Недалекие царские жены постоянно жаловались на него царю. Сам же царь также вынужден был во всех делах либо спрашивать совет как поступить у верховного жреца, либо перепоручать ему ведение этих дел. В глубине сознания царь понимал, что верховный жрец в делах политики на голову выше него самого и для пользы дела до поры и времени демонстрировал полное доверие к верховному жрецу. Однако, как вода великой реки Евфрат потихоньку подмывает берега и они в конце концов обрушиваются в реку, так и у царя Шаркалишарри, науськиваемого женами, постепенно копилось раздражение и недовольство, направленное на Абиратташа. Царь, которому окружение твердило о его исключительном уме, не понимая, что он давно уже не ведет реальную политику, не зная также реального положения вещей, все больше желал править сам без чьего-либо вмешательства, а на его пути был верховный жрец. Рано или поздно вполне созревший конфликт должен был разрешиться каким-либо образом.

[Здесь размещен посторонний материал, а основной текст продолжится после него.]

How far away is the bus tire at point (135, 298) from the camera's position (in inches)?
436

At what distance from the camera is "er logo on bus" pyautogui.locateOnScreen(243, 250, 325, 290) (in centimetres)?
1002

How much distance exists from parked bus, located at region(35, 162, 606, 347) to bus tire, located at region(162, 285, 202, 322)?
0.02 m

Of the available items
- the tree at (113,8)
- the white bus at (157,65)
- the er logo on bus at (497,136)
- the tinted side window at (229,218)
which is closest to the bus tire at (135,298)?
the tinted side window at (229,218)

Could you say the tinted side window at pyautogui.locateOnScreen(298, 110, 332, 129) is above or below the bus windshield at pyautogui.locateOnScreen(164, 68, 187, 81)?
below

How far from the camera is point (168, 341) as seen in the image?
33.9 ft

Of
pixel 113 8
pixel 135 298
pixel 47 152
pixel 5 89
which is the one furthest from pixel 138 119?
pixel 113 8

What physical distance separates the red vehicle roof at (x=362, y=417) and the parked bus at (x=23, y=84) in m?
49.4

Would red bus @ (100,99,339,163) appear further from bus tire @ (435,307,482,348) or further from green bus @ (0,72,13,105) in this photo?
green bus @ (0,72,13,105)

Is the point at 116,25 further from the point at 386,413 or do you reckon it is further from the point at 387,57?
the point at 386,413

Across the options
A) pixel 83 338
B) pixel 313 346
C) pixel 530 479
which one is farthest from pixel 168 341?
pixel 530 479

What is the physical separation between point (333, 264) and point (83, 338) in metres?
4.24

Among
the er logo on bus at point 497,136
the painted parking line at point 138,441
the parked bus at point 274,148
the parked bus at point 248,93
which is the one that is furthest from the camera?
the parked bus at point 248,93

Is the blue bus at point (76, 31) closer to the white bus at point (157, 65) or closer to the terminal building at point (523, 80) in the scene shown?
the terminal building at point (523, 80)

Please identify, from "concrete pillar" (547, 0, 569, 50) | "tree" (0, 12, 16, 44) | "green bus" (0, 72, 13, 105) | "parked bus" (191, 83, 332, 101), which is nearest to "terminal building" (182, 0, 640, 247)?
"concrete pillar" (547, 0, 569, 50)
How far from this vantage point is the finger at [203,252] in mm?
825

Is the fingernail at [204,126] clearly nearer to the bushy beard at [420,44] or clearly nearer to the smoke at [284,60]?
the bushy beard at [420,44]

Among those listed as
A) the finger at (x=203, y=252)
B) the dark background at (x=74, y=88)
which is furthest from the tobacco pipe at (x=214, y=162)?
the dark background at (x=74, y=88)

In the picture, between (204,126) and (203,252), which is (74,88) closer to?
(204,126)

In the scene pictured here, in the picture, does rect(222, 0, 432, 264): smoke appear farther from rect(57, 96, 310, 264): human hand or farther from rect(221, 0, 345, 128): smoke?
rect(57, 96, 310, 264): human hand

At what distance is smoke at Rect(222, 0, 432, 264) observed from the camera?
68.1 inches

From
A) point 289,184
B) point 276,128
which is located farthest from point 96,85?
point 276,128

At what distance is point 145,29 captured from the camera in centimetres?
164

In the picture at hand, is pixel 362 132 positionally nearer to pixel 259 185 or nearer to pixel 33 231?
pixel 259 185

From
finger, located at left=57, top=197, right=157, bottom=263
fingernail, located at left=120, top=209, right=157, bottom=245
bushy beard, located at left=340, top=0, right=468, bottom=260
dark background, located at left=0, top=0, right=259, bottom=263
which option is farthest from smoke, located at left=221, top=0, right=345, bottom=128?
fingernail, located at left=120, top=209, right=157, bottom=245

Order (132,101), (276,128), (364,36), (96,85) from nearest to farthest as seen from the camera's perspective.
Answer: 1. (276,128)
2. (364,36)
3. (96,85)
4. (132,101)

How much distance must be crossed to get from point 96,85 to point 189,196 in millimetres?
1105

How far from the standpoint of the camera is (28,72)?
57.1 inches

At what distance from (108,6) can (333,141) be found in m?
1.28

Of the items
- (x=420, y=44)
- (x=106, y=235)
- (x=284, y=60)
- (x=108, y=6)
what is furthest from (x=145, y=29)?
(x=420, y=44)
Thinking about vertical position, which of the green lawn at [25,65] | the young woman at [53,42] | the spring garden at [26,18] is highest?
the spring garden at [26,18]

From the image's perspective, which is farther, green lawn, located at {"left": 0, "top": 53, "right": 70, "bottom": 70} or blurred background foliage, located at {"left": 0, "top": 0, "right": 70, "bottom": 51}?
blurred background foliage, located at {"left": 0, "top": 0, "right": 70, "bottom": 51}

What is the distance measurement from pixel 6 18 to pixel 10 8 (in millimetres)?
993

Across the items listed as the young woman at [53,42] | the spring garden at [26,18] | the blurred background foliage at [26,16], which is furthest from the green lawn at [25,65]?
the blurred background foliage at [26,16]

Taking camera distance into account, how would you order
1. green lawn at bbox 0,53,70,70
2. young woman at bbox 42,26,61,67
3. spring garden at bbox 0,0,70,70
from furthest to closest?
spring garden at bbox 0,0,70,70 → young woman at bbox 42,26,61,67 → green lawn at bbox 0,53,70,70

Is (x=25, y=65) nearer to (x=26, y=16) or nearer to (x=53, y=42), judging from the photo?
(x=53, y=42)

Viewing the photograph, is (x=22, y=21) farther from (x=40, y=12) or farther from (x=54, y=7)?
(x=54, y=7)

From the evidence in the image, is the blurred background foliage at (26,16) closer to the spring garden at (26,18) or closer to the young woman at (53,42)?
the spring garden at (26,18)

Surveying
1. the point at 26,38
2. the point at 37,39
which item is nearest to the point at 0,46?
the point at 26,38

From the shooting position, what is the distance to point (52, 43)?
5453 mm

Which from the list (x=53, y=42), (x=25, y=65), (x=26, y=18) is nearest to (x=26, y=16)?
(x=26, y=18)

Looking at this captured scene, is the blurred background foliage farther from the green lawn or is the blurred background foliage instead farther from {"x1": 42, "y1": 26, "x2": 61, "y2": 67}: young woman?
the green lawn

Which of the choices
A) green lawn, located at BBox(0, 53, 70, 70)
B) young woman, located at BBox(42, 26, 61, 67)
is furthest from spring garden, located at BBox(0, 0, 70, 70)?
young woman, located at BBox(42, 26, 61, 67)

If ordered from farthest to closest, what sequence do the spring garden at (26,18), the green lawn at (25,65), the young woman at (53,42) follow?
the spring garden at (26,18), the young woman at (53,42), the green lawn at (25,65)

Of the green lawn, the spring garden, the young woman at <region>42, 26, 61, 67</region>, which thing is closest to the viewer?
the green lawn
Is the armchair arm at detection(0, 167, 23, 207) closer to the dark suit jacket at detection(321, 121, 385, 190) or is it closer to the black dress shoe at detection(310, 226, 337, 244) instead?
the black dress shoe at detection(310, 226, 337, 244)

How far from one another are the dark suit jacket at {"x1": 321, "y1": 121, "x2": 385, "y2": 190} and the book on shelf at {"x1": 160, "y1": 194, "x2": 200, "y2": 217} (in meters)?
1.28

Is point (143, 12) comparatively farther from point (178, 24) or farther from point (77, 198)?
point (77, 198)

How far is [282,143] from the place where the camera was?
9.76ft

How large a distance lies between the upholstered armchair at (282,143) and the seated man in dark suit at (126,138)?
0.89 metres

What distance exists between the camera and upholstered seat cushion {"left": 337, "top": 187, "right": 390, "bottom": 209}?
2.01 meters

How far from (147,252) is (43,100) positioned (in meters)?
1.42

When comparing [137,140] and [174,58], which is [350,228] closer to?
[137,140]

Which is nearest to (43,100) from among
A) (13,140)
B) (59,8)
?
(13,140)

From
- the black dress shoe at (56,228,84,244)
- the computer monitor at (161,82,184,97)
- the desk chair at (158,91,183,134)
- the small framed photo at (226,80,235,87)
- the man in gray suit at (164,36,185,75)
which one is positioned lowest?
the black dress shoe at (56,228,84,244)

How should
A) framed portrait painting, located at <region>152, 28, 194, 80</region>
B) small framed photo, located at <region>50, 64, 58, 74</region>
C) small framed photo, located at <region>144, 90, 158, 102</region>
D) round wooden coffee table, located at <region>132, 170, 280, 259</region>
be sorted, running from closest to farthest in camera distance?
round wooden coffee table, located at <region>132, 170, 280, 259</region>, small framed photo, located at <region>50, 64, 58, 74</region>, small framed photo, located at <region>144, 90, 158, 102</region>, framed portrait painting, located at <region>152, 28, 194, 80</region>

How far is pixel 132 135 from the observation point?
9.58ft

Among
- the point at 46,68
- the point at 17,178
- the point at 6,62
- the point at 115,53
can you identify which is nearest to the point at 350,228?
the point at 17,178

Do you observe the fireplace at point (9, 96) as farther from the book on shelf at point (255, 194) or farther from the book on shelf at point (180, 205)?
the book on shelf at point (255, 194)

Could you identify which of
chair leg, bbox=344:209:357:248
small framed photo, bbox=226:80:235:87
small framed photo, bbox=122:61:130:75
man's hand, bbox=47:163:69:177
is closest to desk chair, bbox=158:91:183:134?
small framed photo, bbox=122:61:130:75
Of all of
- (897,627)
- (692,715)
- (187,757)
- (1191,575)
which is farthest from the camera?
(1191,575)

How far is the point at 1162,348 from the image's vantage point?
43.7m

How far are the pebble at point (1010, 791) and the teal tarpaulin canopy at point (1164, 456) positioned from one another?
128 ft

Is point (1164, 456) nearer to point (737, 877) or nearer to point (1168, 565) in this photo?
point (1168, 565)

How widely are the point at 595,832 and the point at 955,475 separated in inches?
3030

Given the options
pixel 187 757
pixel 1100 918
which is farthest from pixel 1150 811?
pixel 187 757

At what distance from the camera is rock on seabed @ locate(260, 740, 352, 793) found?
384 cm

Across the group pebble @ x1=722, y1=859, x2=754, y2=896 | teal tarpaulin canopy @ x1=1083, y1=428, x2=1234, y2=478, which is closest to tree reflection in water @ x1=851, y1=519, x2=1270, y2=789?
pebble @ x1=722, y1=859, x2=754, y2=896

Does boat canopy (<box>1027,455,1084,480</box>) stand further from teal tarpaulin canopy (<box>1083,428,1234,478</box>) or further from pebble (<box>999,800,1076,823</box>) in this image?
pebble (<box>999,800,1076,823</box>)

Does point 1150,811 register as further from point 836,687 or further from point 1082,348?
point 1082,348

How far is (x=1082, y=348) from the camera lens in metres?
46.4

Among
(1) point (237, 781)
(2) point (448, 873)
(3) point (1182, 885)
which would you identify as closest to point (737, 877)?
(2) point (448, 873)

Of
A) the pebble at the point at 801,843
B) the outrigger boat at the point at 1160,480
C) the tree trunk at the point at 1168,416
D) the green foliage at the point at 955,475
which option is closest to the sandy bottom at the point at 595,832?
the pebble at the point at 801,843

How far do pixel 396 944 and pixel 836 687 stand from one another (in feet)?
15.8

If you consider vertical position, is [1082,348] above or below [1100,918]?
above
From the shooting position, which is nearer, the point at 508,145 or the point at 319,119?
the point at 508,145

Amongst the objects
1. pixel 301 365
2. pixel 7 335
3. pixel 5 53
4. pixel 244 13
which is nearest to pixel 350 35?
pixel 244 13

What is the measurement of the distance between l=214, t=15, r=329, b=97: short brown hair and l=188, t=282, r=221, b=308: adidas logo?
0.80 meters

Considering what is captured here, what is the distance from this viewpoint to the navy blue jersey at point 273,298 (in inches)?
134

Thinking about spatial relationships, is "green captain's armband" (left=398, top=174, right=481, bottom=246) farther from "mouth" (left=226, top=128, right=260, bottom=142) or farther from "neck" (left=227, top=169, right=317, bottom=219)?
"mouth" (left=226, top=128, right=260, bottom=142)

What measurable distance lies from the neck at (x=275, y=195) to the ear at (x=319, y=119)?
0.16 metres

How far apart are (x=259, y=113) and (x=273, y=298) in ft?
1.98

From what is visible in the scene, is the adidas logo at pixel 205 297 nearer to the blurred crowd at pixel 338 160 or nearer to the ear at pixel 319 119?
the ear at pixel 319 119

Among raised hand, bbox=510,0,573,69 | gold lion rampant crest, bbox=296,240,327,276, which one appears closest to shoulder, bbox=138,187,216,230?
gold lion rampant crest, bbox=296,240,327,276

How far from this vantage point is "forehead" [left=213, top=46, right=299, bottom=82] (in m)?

Вот и сейчас Шаркалишарри, сидя на троне, хмурился, выслушивая сидящих у его подножия трех жен. Они снова жаловались на верховного жреца бога Амар-утука Абиратташа, который, в противовес их желаниям, поступает совершенно противоположным образом. На сей раз это касается отношений с Аккадской державой, расположенной к северо-западу от Кадингира, и Эламским царством, расположенным на юго-востоке от него.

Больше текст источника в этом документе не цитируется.